Selon une étude récente, enseigner aux élèves du primaire des techniques littéraires créatives renforce leurs compétences en résolution de problèmes et leur résilience. L’intégration de ces méthodes dans l’éducation artistique pourrait renforcer davantage leurs capacités à résoudre des problèmes concrets.
L’étude a révélé que le programme aide les enfants à faire face aux problèmes.
Selon une nouvelle étude, enseigner aux élèves du primaire comment faire preuve de créativité peut les aider à accroître leur résilience face aux problèmes de la vie réelle.

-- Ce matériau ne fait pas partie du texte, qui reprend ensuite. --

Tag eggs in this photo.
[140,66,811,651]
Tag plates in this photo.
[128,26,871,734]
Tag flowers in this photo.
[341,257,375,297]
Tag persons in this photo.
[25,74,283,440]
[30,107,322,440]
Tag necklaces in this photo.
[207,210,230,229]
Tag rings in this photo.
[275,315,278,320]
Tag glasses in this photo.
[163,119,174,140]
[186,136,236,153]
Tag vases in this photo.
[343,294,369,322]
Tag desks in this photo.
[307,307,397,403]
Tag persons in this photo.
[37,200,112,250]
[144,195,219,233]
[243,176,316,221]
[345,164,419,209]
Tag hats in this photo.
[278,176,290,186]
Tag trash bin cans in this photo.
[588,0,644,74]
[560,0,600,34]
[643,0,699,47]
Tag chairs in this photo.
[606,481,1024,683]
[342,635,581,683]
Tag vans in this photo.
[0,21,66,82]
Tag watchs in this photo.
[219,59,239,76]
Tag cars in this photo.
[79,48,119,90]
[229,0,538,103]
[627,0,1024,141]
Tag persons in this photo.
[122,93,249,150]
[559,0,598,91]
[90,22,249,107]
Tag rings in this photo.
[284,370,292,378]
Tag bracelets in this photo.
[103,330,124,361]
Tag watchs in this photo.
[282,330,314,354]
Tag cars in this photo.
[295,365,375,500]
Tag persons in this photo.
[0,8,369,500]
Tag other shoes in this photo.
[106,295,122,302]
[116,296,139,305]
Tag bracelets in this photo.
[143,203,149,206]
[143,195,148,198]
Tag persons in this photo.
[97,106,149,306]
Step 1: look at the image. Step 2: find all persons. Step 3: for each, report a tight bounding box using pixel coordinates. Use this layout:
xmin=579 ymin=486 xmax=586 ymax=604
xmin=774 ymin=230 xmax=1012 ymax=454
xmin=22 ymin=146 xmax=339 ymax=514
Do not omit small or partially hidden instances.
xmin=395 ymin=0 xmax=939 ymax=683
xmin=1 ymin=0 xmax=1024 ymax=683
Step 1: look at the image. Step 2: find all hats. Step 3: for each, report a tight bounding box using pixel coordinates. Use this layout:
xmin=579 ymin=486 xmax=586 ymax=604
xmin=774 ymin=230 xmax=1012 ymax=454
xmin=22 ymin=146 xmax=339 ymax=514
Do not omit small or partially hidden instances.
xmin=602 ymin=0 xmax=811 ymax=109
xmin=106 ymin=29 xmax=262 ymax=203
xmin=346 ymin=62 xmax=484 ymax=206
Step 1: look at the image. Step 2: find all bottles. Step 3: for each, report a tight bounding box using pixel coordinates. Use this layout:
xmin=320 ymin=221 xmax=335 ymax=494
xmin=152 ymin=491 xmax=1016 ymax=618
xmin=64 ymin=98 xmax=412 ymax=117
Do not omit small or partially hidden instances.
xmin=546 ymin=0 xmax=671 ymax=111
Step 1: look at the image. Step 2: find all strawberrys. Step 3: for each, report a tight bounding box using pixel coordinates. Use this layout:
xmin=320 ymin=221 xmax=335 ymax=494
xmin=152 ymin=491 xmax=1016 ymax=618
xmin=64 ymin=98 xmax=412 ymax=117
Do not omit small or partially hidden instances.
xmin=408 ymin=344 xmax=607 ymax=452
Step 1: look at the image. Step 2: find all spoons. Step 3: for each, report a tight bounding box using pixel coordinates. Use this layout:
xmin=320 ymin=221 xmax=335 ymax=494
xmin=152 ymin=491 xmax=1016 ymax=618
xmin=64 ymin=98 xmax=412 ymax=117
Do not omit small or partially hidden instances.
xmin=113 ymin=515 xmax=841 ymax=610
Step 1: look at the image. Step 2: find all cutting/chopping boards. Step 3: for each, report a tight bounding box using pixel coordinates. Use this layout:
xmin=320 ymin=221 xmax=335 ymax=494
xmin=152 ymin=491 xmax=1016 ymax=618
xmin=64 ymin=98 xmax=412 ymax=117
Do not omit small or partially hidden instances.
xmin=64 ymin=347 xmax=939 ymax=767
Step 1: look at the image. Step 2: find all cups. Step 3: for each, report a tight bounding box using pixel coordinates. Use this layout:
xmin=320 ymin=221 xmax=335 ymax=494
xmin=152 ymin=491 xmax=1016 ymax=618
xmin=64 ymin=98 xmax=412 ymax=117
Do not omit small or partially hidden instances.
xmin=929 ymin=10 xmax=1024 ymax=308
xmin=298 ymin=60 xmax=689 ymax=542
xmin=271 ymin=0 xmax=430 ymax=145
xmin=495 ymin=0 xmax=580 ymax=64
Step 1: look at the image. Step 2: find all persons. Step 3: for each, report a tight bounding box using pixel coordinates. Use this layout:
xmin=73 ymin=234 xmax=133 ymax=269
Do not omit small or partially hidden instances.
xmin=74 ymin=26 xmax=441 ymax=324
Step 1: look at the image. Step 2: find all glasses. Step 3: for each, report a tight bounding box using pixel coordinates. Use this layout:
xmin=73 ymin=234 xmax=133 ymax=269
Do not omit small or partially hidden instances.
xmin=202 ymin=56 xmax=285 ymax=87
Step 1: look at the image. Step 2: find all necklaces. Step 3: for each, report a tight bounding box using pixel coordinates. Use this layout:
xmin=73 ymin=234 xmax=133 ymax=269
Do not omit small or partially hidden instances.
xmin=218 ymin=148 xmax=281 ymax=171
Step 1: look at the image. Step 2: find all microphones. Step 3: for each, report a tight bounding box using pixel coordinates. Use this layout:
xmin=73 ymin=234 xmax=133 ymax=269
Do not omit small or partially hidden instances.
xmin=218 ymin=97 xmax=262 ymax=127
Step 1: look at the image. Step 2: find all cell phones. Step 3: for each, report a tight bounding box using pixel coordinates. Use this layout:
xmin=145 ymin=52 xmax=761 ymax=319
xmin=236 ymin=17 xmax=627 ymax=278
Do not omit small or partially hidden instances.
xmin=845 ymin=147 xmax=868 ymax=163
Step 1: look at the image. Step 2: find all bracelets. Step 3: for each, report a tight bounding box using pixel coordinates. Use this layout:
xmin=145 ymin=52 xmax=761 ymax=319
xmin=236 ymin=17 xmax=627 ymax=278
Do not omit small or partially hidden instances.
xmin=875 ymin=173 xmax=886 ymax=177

Dans une petite étude, des chercheurs ont formé des élèves de troisième, quatrième et cinquième années à utiliser des techniques littéraires telles que le changement de perspective, la pensée contrefactuelle (et si) et la pensée causale (pourquoi) pour améliorer la créativité face aux difficultés.
Les techniques ont aidé les enfants à trouver de nouvelles façons créatives et pratiques de résoudre des problèmes, a déclaré Angus Fletcher, auteur principal de l’étude et professeur d’anglais à l’Ohio State University et membre du projet Narrative de l’université.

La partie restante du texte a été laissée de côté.